Toby Young: "If Gove is serious about wanting to bring back O-levels, the government will have to repeal the Equalities Act."

The Sun columnist Toby Young has slammed the use of wheelchair ramps in schools in his latest Spectator column, as well as saying the government will need to ‘repeal the Equalities Act’ if they want to enforce plans to bring back O-level style exams.

Young said:

Telling a child of 14 that he or she isn’t bright enough to do O-levels would be an irreparable blow to their self-esteem.

Much better to have a unitary system in which all children do the same exams, even if that means they have to be quite easy in order to be fully ‘inclusive’.

Inclusive. It’s one of those ghastly, politically correct words that have survived the demise of New Labour.

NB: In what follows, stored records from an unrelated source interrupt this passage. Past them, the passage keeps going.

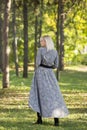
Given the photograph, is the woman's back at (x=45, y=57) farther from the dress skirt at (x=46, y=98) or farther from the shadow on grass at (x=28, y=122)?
the shadow on grass at (x=28, y=122)

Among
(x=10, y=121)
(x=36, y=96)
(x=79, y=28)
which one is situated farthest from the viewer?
Result: (x=79, y=28)

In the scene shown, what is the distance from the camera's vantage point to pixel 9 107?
42.8 ft

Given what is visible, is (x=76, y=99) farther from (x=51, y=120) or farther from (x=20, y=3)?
(x=20, y=3)

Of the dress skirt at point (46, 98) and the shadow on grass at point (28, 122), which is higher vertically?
the dress skirt at point (46, 98)

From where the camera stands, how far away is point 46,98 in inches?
380

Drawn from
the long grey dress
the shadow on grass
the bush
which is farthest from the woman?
the bush

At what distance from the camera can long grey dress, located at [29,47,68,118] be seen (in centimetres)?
962

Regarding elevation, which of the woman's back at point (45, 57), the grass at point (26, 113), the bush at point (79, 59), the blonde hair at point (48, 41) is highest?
the blonde hair at point (48, 41)

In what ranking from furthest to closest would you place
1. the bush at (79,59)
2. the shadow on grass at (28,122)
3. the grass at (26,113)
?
1. the bush at (79,59)
2. the grass at (26,113)
3. the shadow on grass at (28,122)

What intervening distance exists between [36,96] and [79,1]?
14.1 m

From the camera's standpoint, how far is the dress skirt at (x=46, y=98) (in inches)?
379

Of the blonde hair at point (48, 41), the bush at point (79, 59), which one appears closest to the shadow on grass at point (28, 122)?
the blonde hair at point (48, 41)

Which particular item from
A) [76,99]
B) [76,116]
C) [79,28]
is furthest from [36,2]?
[79,28]

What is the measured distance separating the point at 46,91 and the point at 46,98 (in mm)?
157
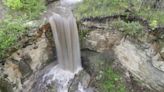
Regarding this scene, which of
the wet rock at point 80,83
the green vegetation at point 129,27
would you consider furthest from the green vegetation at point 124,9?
the wet rock at point 80,83

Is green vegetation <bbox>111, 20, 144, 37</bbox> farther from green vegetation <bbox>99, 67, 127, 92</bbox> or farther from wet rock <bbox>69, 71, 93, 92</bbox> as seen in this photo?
wet rock <bbox>69, 71, 93, 92</bbox>

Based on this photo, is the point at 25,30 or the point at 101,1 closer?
the point at 25,30

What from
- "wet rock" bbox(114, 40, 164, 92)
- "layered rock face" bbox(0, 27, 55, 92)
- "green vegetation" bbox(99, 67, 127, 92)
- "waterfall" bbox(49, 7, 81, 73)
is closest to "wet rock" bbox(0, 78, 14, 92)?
"layered rock face" bbox(0, 27, 55, 92)

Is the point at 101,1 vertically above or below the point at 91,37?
above

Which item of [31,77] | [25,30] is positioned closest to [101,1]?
[25,30]

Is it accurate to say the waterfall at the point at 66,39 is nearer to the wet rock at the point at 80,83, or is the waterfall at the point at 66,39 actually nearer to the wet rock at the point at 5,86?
the wet rock at the point at 80,83

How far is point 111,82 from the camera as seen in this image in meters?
6.66

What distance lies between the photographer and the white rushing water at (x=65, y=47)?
21.0 ft

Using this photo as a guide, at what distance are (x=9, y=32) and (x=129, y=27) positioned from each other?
2.91 m

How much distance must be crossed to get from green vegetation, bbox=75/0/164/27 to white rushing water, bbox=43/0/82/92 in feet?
1.24

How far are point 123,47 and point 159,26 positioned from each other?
39.8 inches

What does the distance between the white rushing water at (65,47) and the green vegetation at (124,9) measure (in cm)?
38

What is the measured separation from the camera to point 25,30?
603 cm

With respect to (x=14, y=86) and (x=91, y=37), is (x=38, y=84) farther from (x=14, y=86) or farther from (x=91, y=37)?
(x=91, y=37)
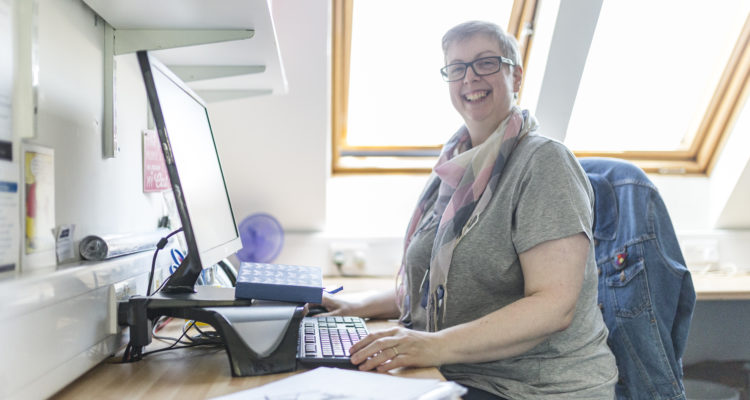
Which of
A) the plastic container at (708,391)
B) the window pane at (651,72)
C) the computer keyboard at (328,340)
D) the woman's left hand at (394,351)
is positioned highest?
the window pane at (651,72)

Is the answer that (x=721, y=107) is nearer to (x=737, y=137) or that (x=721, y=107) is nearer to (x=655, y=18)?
(x=737, y=137)

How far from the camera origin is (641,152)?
9.39 feet

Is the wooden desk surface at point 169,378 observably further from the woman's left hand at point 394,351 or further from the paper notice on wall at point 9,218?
the paper notice on wall at point 9,218

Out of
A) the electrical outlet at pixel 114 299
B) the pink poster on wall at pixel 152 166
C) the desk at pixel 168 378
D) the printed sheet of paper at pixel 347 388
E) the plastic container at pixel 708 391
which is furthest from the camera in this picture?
the plastic container at pixel 708 391

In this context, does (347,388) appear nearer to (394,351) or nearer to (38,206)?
(394,351)

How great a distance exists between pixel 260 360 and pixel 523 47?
6.77 ft

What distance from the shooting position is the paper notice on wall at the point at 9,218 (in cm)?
77

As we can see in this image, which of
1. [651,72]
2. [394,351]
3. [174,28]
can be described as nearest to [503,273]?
[394,351]

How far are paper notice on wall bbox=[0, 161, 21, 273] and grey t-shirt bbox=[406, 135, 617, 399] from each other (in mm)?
831

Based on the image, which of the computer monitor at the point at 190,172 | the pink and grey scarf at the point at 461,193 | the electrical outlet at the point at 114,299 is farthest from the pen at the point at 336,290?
the electrical outlet at the point at 114,299

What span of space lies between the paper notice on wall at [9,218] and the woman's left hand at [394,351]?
535mm

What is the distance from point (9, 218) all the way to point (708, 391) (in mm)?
2584

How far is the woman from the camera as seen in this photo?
1073mm

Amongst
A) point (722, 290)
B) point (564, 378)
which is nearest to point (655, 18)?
point (722, 290)
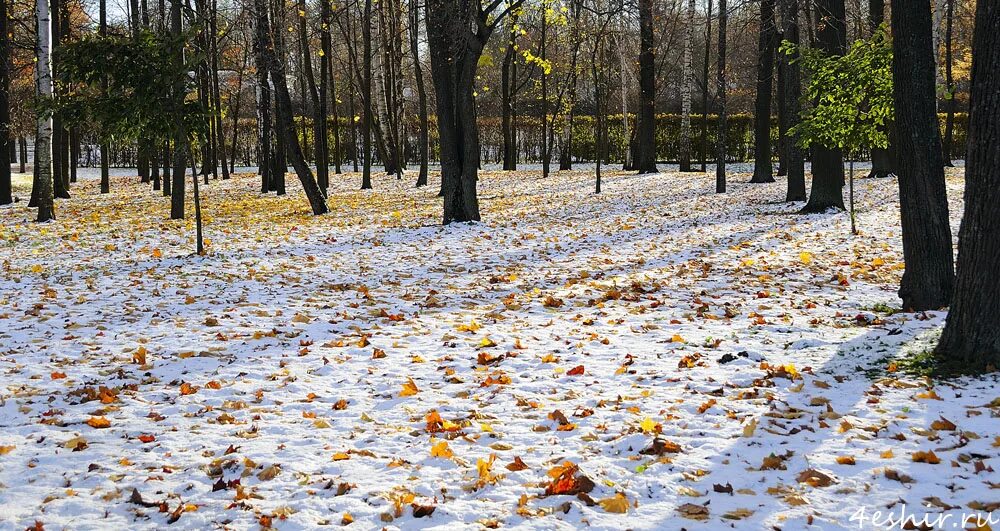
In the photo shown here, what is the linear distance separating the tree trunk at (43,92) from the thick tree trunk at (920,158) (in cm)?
1337

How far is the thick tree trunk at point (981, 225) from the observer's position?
4332mm

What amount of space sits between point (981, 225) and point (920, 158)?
154cm

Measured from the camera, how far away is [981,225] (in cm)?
447

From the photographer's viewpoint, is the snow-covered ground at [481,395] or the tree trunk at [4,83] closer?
the snow-covered ground at [481,395]

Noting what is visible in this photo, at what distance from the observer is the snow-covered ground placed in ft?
10.9

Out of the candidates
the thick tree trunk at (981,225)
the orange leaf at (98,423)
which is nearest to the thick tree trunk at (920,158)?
the thick tree trunk at (981,225)

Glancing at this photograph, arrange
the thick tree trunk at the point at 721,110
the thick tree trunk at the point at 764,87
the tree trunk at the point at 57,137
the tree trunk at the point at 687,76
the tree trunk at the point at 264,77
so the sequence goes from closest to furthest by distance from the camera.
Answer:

Schools have got to be ‘inclusive’ these days. That means wheelchair ramps, the complete works of Alice Walker in the school library (though no Mark Twain) and a Special Educational Needs Department that can cope with everything from dyslexia to Münchausen syndrome by proxy.

He went on to say:

If Gove is serious about wanting to bring back O-levels, the government will have to repeal the Equalities Act because any exam that isn’t ‘accessible’ to a functionally illiterate troglodyte with a mental age of six will be judged to be ‘elitist’ and therefore forbidden by Harman’s Law.

Young faced a twitterstorm of criticism following his comments, forcing him to defend himself on his personal blog yet not on the Spectator website.

These comments could cause trouble for Young, considering he co-founded the West London Free School and is currently trying to push his book entitled ‘How to Set Up a Free School’.

Education consultant Matt Pearson wrote:

Put simply Young cannot have his cake and eat it.  He has a perfect right to argue that some children are illiterate savages with no hope of redemption, or they come saddled with physical or mental disabilities which will drag education down to a hopeless pool of mediocrity.  But arguing that his school can be genuinely comprehensive and non-selective whilst holding these opinions is simply not tenable.

One tweeter wrote:

“Wonder what the PM, father of a disabled child, thinks of Toby Young’s opinion on disabled access. Still a top choice to run a school, Dave?”

The education secretary is having enough trouble trying to attract children to his free schools, the last thing he needs is one of his free school ambassadors tarring the initiative even further.